Making interesting music doesn’t have to mean complication. Jake Smith tells us how he balanced experimentation with simplicity on his new album, Darkest Darks, Lightest Lights.
The name of The White Buffalo’s latest album isn’t just a fancy metaphor. Darkest Darks, Lightest Lights is the perfect description of the undulating emotions contained in the album’s songs, and Jake Smith - who has gone by the name of The White Buffalo in a career that’s spanned over 15 years - has always kept the music minimal to allow the power of his lyrics to take centre stage.
“Most of my inspiration comes from within. I try to write things that move me. It’s a spectrum of emotions,” Smith says of the new record. Letting the song’s meaning do the talking has always been his MO, rather than employing any complex musical or production techniques to tug on the heartstrings.
“I always appreciate really honest songs. Leonard Cohen, Bob Dylan, Elliot Smith, even some country writers like Kris Kristofferson - there’s a bunch of people that keep it real,” he says.
The White Buffalo prefers to write alone, even when collaborations earn him hefty award nominations...
Despite being nominated for an Emmy (along with co-writers Kurt Sutter and Bob Thiele) for the end sequence of the finale of Sons Of Anarchy , Smith admits he feels “detached” from Come Join The Murder.
“It’s not my words, so it’s harder to feel. The lyrics came from Kurt’s mind.” He also admits that before his songs were used in the show he’d never watched it. “They went into my catalogue and found songs to fit. Then I started coming in and I got into it and I watched it religiously ’til the end.”
“I write some songs that are complete fantasy, other songs are ballads, but I still try and approach them in a real way, an honest way. I get into each character and push it as far as I can. For instance, If I Lost My Eyes is a song on the new album, it’s very sombre and based on the idea that if you lose your faculties, will your partner stay with you, will they fill that void?”
Putting emotion behind his music at the centre of his material means that everything else is kept fairly low key. He’s an uncomplicated guy - he even drives his own tour van - yet Darkest Darks, Lightest Lights sees him experiment with his playing in a way he hasn’t explored previously.
“I normally just strum some chords, but this [album] was a little more intricate in terms of guitar playing and consciously I strove to make it a little bigger than I have in the past,” says Smith. “It’s somewhat riff-based; not as chord-based.”
Stripping it down, building it up
That doesn’t mean he’s morphed into Eric Clapton overnight, but that he has peppered his signature stripped-back Americana with moments of exploration.
“There’s a song called Robbery on the new album that I actually wrote on bass, it was a riff, which is a bit of a departure for me,” he says. “There’s also a song called The Heart And Soul Of The Night where we’ve got some stabs. It’s Thin Lizzy-esque and a different style to what I’d normally play.”
Pushing himself out of his comfort zone involved thinking about how he filled the parts of the song that he wasn’t singing over.
“I tried to expand and give it some space.

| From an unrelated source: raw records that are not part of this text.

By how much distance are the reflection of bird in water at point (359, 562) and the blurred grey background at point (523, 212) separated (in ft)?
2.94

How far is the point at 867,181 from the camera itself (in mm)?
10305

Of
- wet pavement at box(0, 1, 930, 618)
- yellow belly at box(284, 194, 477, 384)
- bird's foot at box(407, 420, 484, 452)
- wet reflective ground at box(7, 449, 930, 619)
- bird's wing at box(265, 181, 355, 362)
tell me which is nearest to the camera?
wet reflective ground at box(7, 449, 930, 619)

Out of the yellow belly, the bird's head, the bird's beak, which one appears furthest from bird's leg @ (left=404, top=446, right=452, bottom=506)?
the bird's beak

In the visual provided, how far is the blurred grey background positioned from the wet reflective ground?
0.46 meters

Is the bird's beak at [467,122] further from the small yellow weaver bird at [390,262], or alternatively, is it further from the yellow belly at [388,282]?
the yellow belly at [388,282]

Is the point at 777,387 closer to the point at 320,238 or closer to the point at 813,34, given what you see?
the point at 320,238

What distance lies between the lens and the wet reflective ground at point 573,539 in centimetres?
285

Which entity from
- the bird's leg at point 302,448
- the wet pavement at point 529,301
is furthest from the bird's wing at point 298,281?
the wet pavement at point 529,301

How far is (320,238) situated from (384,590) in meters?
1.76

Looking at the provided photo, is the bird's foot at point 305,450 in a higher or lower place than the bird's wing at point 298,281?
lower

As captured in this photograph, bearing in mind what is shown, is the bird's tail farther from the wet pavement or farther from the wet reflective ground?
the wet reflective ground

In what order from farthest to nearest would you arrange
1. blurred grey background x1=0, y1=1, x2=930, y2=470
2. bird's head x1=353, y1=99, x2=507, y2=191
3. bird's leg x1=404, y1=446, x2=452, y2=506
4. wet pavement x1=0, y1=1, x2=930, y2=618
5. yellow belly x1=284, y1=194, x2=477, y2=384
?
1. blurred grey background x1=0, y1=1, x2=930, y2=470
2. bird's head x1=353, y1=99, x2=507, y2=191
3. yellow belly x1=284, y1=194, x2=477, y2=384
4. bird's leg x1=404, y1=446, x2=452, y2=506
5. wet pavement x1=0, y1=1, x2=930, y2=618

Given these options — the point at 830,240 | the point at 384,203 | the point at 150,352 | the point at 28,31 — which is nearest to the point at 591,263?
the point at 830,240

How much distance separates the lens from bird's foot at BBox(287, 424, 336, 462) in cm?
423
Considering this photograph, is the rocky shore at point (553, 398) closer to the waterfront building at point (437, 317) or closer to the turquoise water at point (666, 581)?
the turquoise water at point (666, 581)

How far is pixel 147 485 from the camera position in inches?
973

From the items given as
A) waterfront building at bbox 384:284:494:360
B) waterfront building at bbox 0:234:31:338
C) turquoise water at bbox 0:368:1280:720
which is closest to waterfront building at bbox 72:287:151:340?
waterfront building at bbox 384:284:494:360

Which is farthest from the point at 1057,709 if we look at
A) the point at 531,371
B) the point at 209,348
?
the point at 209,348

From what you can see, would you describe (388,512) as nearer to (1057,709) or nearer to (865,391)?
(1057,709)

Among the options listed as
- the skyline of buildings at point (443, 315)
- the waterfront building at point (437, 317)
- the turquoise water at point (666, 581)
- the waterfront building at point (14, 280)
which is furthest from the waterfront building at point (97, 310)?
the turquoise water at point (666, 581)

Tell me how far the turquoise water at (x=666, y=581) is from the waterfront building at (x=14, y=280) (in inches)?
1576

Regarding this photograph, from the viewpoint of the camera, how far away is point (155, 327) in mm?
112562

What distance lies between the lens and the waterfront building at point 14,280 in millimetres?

I always write by myself so a lot of the time I’ll fill that space with guitar but not really with intricate stuff but with fairly simple up-and-down” he explains. “On that song I tried to make it a lot looser.”
Keeping things as straightforward as Smith does might sound like it would make the whole recording process easier, but it actually requires an element of control in the studio to ensure things don’t get over complicated.
Smith jokes that he had to ask the accomplished session musicians, Paul McCartney drummer Abe Laboriel Jr and Eagles keyboardist Michael Thompson (who both appear on the album) to play “as if they were monkeys. “[I asked them to] simplify it in a way that lends itself to the song, and play for the song,” he says. “People can put in a little too much and space is super important.”
When it comes to production, Smith is equally sparing. “I don’t really add any effects, even vocally I keep it pretty dry except for maybe a splash of reverb,” he says. His live show follows a similar principle, perhaps even more so.
“It’s very simple. We try to keep it as organic and real as the music is. The whole ethos of the band is that it’s about passion and people playing and creating stuff. I essentially just play direct with my acoustic [Smith plays Taylor 710e and 810e models], and there’s a bass player and a drummer.
“Sometimes I have an amp on stage; a Fender Twin, a Vox, an Epiphone Constellation, or sometimes I play through a Music Man, but it’s more to cut through because the way I play is very rhythmic. There are no leads, it’s just all about the songs. Our setup is about as real as it can be.”
That doesn’t mean Smith is confined to small venues: he played Shepherd’s Bush on his last UK tour and he has performed at festivals with crowds double that size. For The White Buffalo, it’s not about the complexity of the music or showing off as a guitarist, it’s all about the atmosphere the music creates. As he puts it: “You’re just trying to hit people in the heart with songs.”